## Dataset excerpts

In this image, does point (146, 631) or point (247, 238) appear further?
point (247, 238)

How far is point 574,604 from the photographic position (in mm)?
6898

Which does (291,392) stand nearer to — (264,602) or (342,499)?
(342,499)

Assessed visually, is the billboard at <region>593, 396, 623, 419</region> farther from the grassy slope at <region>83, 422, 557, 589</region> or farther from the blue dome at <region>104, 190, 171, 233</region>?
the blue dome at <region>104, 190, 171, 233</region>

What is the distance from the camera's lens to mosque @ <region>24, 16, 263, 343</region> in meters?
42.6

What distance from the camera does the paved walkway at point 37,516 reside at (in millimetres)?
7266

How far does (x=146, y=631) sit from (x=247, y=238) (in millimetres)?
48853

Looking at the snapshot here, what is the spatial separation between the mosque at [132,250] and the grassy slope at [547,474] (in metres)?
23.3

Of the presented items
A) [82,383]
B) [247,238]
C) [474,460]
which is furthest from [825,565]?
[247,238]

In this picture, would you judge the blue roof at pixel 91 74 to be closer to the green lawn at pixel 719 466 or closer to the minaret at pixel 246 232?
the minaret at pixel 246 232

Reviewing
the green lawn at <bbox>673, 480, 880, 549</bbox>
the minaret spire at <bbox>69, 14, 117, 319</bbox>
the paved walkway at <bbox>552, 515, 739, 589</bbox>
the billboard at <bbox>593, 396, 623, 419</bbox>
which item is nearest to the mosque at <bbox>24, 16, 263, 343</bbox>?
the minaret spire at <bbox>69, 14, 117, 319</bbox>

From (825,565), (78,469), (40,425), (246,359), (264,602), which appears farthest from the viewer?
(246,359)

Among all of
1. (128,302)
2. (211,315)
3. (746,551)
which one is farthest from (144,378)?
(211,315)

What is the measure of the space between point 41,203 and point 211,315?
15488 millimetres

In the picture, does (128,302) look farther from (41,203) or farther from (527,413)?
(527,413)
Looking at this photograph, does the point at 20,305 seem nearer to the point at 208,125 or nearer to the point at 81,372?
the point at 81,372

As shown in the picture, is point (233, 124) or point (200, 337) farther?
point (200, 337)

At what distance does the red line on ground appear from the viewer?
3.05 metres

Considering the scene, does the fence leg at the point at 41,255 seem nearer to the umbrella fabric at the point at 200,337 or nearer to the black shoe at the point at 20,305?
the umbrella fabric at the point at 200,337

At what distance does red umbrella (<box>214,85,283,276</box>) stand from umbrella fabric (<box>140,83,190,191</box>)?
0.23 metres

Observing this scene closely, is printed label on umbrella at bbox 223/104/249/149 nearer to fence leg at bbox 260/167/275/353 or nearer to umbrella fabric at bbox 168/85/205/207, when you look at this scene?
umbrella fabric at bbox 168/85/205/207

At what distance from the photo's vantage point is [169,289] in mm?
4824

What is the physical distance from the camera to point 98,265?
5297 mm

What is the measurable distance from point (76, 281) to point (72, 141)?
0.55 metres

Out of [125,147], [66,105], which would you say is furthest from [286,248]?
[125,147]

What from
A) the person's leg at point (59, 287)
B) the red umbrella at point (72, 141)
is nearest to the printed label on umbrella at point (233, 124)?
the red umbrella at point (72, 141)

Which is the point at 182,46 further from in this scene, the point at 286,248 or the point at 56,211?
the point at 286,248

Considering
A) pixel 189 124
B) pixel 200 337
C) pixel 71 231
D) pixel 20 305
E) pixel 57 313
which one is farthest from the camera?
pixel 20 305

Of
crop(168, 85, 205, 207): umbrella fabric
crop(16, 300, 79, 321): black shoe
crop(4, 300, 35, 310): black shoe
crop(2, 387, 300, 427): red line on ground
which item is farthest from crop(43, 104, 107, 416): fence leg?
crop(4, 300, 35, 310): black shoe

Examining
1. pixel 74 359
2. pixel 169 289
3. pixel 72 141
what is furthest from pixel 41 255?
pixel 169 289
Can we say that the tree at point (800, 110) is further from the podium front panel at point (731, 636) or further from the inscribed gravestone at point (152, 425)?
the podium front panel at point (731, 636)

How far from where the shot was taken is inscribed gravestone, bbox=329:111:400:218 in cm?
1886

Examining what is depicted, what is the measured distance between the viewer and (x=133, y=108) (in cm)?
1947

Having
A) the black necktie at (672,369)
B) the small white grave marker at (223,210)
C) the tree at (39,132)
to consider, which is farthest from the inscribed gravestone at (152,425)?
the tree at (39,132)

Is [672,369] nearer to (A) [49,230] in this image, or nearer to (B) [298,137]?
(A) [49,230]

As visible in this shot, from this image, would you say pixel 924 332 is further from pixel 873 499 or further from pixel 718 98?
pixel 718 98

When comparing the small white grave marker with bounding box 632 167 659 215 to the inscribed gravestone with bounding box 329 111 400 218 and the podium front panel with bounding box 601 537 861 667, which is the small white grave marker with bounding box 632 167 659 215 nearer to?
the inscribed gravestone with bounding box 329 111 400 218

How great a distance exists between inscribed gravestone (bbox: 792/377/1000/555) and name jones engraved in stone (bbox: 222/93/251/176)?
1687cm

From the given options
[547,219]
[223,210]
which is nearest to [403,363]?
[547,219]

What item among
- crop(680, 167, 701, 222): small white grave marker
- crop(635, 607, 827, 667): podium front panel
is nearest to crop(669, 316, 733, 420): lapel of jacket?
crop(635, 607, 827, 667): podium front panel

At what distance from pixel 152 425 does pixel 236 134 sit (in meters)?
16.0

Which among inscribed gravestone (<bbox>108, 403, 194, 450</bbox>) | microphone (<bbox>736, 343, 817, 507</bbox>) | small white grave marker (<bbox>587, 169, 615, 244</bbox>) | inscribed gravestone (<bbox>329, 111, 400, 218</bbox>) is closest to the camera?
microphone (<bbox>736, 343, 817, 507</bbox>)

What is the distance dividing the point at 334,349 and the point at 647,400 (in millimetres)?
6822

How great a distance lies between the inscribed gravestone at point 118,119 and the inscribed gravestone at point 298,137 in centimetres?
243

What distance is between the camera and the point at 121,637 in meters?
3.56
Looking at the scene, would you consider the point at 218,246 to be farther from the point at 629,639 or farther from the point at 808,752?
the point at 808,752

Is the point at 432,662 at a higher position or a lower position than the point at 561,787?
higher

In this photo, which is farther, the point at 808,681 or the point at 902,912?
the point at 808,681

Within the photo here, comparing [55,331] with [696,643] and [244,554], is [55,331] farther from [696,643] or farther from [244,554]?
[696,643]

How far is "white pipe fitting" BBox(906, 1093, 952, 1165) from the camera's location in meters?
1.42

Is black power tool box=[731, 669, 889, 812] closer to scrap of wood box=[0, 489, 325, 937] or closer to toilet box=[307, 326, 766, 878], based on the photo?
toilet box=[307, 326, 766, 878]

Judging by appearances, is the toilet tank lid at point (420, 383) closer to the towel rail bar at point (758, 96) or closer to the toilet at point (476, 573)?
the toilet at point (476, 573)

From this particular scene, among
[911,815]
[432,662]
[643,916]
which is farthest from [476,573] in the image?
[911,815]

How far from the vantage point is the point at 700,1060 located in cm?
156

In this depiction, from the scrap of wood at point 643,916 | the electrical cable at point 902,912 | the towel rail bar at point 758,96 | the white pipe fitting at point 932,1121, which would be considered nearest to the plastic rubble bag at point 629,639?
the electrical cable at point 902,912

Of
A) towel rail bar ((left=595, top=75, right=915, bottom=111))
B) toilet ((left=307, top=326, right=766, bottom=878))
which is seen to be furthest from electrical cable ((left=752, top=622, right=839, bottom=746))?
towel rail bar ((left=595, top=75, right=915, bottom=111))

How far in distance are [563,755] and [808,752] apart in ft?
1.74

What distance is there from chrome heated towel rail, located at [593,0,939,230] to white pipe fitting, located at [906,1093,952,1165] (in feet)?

## Given problem
State how many lines of the listing above contain the string "viewer", with case counting. Reply with the number only.

## Task result
3